Licensing a car in Missouri is not quite as involved as, say, acquiring a permit to operate a nuclear reactor, but it's close. When a citizen purchases a vehicle, he has 30 days to pay the sales tax on the transaction. During the interim, he can drive on temporary, or "paper" tags.
When the buyer arrives at the license office, he has to remit the sales tax due along with Personal Property Tax receipts to verify that he is current on that account as well. If he's delinquent on his Personal Property, he has to pay the overdue tax plus accrued interest and penalties. Additionally, he has to provide proof that the auto is properly insured.
If the car is five or more years old, the buyer also has to submit a form reflecting that it has passed a mechanical safety inspection. If it is to be licensed in an urban area, an auto emissions certificate is likewise required to guarantee that it will not unduly pollute the atmosphere.
Most people find the process to be an inconvenience fraught with unwelcome expense. For the poor, however, this annoying hassle amounts to an insurmountable obstacle to legal motoring because each of the above requirements entails a significant outlay of cash.
The economically disadvantaged thus often drive cars with bogus plates. These may be borrowed, stolen or simply taken off of one beater and bolted onto another. When these vehicles are towed, there's no way to determine legal ownership because the cars are not titled with the state.
The tow operator cannot release the auto without proper documentation, for fear that the legal owner might later materialize. After the vehicle has sat unclaimed, accumulating daily storage fees for a month or so, it becomes the lawful property of the tow company, which now has a problem of its own. To sell the car, the company needs a title. Getting one under these circumstances requires a paper chase that makes the burdensome licensing procedure look like a walk through the park.

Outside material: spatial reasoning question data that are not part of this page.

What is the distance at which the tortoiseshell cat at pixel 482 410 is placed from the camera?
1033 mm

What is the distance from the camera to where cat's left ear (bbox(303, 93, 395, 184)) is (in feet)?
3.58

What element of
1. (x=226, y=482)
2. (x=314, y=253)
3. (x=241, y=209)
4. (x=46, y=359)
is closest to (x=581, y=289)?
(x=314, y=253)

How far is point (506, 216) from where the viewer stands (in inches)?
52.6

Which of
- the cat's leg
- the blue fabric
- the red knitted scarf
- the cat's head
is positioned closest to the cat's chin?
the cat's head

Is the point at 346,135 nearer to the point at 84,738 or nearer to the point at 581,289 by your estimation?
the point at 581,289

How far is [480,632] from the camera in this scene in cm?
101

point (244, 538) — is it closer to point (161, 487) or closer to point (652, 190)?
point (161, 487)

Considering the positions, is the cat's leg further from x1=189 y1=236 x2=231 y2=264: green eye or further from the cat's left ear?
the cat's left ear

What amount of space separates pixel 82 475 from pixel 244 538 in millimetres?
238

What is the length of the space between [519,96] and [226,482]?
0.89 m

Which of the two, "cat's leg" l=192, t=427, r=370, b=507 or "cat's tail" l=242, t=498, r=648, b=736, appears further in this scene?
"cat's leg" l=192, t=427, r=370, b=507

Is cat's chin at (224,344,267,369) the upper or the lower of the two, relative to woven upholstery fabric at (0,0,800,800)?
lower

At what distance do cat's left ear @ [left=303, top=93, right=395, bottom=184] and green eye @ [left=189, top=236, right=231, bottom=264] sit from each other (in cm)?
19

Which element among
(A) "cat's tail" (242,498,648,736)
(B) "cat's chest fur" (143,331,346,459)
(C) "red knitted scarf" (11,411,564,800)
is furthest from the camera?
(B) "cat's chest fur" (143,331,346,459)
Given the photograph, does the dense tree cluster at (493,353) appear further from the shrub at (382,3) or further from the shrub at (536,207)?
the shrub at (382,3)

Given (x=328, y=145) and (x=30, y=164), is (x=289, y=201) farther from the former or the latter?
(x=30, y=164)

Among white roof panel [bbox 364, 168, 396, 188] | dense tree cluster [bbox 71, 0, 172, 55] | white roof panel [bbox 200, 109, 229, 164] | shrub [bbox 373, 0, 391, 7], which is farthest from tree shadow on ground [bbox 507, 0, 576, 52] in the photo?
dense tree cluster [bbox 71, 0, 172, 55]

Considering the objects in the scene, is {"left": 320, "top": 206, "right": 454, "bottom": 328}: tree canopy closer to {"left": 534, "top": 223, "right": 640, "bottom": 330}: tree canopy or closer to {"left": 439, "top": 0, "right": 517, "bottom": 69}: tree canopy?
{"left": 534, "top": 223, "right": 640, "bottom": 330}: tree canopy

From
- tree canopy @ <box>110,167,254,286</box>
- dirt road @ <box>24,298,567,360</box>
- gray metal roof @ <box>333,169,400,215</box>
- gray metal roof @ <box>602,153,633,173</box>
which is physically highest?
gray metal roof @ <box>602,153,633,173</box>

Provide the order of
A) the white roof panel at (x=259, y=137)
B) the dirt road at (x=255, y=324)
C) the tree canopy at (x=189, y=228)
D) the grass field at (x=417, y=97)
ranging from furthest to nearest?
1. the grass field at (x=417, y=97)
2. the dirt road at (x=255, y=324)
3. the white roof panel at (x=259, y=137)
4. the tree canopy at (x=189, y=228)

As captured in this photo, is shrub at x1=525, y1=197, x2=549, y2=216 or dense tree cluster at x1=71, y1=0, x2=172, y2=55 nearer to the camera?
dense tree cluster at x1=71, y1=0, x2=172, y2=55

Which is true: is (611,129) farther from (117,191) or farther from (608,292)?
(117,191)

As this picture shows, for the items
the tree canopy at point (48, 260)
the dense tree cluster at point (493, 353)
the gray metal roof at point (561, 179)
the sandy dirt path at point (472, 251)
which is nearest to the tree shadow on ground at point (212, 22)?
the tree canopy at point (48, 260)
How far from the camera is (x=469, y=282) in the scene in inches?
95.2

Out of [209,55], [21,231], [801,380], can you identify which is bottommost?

With the above facts in mind, the final outcome of a two-year federal investigation becomes comprehensible. The two brothers who own the tow company each got a year and a day for income tax evasion. Those charges arose from the discovery of a cache of unreceipted cash found during the execution of a search warrant at their offices.
The sentencing judge allowed the brothers to serve staggered sentences so that one would be available to run the business while the other was in prison.
Q: If they were operating an inherently criminal enterprise as original reports implied, why would a federal judge help them to continue to do so?
A retired cop who ran the tow lot -- the alleged mastermind of the scheme -- got 10 months for mail fraud and bribery. A former city auto theft detective received 27 months for mail fraud. These two apparently figured out a shady way to shortcut the re-titling process and were dumb enough to use the U.S. mail to transport the necessary documents.
Press reports now hint that the inquest could have gone much further if the suspects had cooperated. That's probably true, because it's usually easier to convict defendants who want to assist in their own prosecution.
The simple fact is that none of the putative victims was able to demonstrate that a legally owned auto was purloined under color of law. The case turned out to be an all-bun-and-no-wiener affair because nobody was ever charged with, much less convicted of, stealing anybody's car.
As for rumors of a far-reaching conspiracy and widespread police corruption, U.S Attorney Richard Callahan told the press, ... What is provable has been charged and what is not provable has not. No additional criminal charges are anticipated."
Or as Vonnegut might have put it, "No damn cat, and no damn cradle."
M.W.Guzy is a retired St. Louis cop who currently works for the city Sheriff's Department. His column appears weekly in the Beacon.